La pensée de Sohrawardi diffère de celle des autres philosophes, notamment par la nouveauté de sa démarche. Dans sa théosophie orientale (hikmat al-ishrâq), la « lumière divine » occupe une place particulière. S’il s’inspire de certains éléments du platonisme et du néoplatonicisme, l’originalité de sa théosophie se trouve cependant dans le fait qu’il a puisé dans l’histoire de la Perse antique sa quête de la vérité comme « lumière », qui avait une importance centrale dans le zoroastrisme. Dans la Perse antique, la lumière représentait ainsi le pilier principal de la création de l’univers. Dans la religion zoroastrienne, le feu (Azar) est le fils d’Ahourâ Mazdâ et cette unité atteste qu’ils sont d’une seule et même substance. De l’émanation de cette lumière divine, le monde est créé. La création de l’univers remonte donc à une vérité unique et absolue qui est la base de la théosophie de la lumière ou « théosophie orientale » de Sohrawardi. L’un des aspects originaux de la pensée de Sohrawardi est, comme l’a notamment souligné Henry Corbin, son interprétation des archétypes platoniciens en termes d’angéologie zoroastrienne.

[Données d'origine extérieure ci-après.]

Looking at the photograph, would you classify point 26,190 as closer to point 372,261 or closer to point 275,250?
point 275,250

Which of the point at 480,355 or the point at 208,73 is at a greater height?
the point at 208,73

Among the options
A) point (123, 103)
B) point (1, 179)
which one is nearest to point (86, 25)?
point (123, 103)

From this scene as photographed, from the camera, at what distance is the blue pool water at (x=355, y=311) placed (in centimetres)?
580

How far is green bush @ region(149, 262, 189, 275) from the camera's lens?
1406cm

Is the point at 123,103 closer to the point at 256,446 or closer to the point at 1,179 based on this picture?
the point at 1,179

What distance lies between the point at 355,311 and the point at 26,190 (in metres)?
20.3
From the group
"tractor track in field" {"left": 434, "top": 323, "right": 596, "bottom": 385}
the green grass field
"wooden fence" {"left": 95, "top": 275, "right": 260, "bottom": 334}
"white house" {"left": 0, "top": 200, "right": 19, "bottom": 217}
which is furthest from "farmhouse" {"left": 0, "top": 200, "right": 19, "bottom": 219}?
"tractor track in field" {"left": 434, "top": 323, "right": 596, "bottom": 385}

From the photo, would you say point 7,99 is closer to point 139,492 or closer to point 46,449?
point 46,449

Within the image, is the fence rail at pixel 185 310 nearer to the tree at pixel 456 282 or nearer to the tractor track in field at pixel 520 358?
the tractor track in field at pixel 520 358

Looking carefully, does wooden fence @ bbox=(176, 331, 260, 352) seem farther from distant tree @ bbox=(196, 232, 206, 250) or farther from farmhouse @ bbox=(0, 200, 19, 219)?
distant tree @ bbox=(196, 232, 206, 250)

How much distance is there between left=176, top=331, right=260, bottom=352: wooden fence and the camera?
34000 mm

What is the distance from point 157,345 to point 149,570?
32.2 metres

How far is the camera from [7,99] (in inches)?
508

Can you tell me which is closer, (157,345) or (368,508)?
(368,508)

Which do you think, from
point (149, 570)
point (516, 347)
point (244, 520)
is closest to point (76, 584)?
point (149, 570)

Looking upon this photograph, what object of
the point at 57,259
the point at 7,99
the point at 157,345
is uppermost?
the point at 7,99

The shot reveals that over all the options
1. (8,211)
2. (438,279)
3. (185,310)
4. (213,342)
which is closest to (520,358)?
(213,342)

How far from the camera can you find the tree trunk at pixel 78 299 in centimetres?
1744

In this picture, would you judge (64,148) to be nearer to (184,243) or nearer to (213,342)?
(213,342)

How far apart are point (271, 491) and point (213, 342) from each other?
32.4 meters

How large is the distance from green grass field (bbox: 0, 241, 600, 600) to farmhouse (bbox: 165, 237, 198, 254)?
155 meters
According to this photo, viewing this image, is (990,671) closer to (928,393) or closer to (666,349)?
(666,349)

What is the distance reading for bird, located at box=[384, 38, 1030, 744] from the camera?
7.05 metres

Un grand nombre des termes du lexique utilisé par Sohrawardi est dérivé des ouvrages philosophiques ou religieux de la Perse antique. L’utilisation de cette richesse linguistique chez un jeune penseur iranien qui connaissait peu ou du moins ne semblait pas totalement maîtriser la langue pehlevi, est impressionnante. Quand Sohrawardi parle de hovarakhsh (« ce qui produit de la lumière »), il montre bien qu’il connait les fondements de cette religion où l’on parle de hova comme « soit » et de rakhsh comme « lumière », c’est-à-dire « celui qui possède la lumière » et qui n’est autre qu’Ahourâ Mazdâ.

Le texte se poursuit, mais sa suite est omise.